加えて、三人は同じ村の出身者で、現在はパーティを組んで活動をしているらしい。
受付嬢からの簡単な説明が終わり、三人はロベルの方へ体を向けた。
「モーリッツ、十歳」
「ぼ、僕はレオ、十歳です」
「俺はハンス、十二歳だ」
「そうか。俺はロベルだ。確か十歳だ」
「確かってお前、自分の歳くらいちゃんと覚えとけよ」
「ま、まあまあ。あ、そう言えば、受付のお姉さんの名前、ロベル君と似てるよね」
「ああ。名前を貰ったんだ」
ロベルがそう言うと、三人は各々表情を変えた。
無口のモーリッツは余計硬い表情に。
緩衝材役のレオは赤面に。
リーダーのハンスは不機嫌な表情に。
「そ、それって──」
「んな訳ねえだろ、ねえ? ロベルティーネさん」
「⋯⋯うふふ、秘密よ」
受付嬢はそう言うと、わざとらしくロベルへ流し目をしてから、ロベルを含む四人へ着いてくるよう促した。
それを見たハンスは明らかに不機嫌になっていたが、事情を全く理解していないロベルだけは何も思わず着いて行った。
「一次試験は口述試験です。組合職員から口頭で出される問題を同じく口頭で答えてもらいます。それでは私はこ──」
「っつーわけだ! 試験官はこの俺だ! 質問は一切受け付けん!」
受付嬢の言葉に割って入ったのは、鮮やかな青色の短髪を逆立たせた筋骨隆々の男だった。

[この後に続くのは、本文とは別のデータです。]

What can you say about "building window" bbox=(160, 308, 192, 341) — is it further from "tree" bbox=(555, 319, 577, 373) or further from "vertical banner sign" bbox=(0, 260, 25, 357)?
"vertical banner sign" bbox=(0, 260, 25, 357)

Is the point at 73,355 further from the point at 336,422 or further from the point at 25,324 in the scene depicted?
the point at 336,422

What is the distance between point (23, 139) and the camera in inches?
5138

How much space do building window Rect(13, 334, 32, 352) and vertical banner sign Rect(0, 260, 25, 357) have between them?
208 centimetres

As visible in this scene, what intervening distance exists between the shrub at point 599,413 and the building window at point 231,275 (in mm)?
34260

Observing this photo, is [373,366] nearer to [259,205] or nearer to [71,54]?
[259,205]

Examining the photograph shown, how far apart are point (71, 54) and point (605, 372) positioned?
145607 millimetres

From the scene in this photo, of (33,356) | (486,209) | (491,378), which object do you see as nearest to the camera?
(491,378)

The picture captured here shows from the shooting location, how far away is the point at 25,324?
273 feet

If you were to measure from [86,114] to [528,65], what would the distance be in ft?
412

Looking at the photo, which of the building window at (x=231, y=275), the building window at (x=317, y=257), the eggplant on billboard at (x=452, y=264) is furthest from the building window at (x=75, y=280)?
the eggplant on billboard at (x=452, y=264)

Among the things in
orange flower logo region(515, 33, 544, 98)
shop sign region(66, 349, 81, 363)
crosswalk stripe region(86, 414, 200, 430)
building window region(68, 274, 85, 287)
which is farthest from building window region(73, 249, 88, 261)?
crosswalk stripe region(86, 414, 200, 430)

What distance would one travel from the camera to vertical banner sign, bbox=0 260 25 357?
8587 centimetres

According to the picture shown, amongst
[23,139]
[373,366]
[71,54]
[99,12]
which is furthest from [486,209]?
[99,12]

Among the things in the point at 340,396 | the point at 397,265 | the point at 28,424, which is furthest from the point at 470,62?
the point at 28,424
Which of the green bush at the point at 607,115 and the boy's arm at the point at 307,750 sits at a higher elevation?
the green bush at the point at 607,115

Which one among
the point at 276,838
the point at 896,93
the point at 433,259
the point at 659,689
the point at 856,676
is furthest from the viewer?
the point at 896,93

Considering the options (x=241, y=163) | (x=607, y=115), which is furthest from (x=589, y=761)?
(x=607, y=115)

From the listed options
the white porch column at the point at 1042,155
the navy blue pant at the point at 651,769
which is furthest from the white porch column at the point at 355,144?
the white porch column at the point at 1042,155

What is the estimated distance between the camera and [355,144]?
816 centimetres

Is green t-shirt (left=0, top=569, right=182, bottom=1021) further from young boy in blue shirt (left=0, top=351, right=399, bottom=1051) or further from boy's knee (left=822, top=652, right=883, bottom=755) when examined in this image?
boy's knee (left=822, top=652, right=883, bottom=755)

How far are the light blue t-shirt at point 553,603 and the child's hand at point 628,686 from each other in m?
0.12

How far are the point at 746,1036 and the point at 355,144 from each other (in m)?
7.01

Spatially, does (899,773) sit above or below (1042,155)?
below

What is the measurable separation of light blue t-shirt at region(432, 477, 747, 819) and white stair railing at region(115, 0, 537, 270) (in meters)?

明朗快活なその男はそれだけ言うと、睨む受付嬢を気にすること無く試験を開始した。
「そこのお前っ! 冒険者組合とはどういった組織か、三十秒以内に答えろ!」
最初に問題を出されたのは、レオだった。
「は、はいっ! ぼ、冒険者組合とは、自由組合と言う別称がある通り、国に縛られない機関で、えーと、冒険者に仕事を斡旋する所⋯⋯っ、です⋯⋯」
「六十点!」
「はい、そこのお前は!」
次に指名されたのは、ロベルだった。
「貴族制度によって埋もれてしまった有能な人間を発掘する機関だ」
「⋯⋯どうして、そう思った?」
「登録方法だ。あれは誰でもできるのだろう?
「成程な。うーん⋯⋯すまんな! 俺ではお前の評価はつけられん! 聞いていただろう? ロベルティーネ。お前が評価をつけてやれ!」
「えぇ⋯⋯貴方試験官ですよね、しっかりして下さいよ。⋯⋯そう、ですねぇ。飽くまで私からの評価ですけど、百点満点中、九十九点と言ったところでしょうか。
「問題無い。よし、お前は九十九点だ! よし次!」
青髪の男、ティーロはそう言うと、同じ質問を残った二人へしていき、それから更に二問目を全員へ出し、回答を聞き終えると、全員合格と言ってから二次試験へロベルたちを送り出した。
因みに、ハンスとモーリッツの一問目の回答は、レオと似たり寄ったりの無難な答えだった。
四人はティーロに言われた場所へ向かって歩き出した。
途中、ハンスからの射るような視線が更に鋭くなったことを感じたロベルは、警戒心を高め、直ぐに回避と反撃ができるよう歩幅や体勢を調節した。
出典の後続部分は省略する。